[this is an attempt to capture a half-formed line of thinking before it goes.. be gentle with my inconsistencies]
There continues to be enormous interest in the development of the next generation of image generating tools. My Twitter feed is full of people’s experiments with image synthesis tools like DALL-E, Stable Diffusion, and Midjourney, while even TikTok is getting into the game with its own built in ‘AI Greenscreeen’.
Meanwhile there’s an ongoing conversation about which of the LLMs (large language models) will replace novelists or become sentient, as GPT-3, OPT-175B and LaMDA continue to demonstrate an astonishing ability to reduce the critical capacity of journalists to zero and cause them to generate ever more hyperbolic copy.

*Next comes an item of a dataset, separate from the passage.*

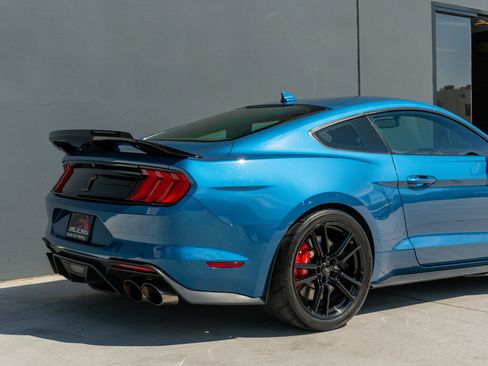 Used 2021 Ford Mustang Shelby GT500 w/ Technology Package RWD image 39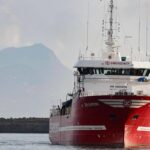Life Support di Emergency salva 50 migranti: “Su barcone anche sette morti”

At the centre of these new tools there is a serious debate to be had about the implications of training a neural network in the entire corpus of human-generated text and imagery, without licensing anything that remains in copyright, or considering the moral rights of any of the artists involved, and then using the tool to ‘create’ similar work.
That’s not my main concern at the moment, so instead I want to reflect on what I believe will become the primary use case for software that can take text and an optional image and generate an unlimited collection of fairly coherent words and still images (soon to do the same for video). Because I think these are the tools we will come to rely on to populate our metaverses with the virtual locations and interactive non-player characters (NPCs) we will need to meet demand.
We are going to need them because after a mere thirty years of serious experimentation with augmented and virtual reality we seem to have the hardware, processing power, and funding from wildly optimistic multi-billionares that we need to make the metaverse a viable mass medium.
What we probably don’t have is the human cognitive resource needed to create the number of virtual environments or NPCs we will need if this takes off.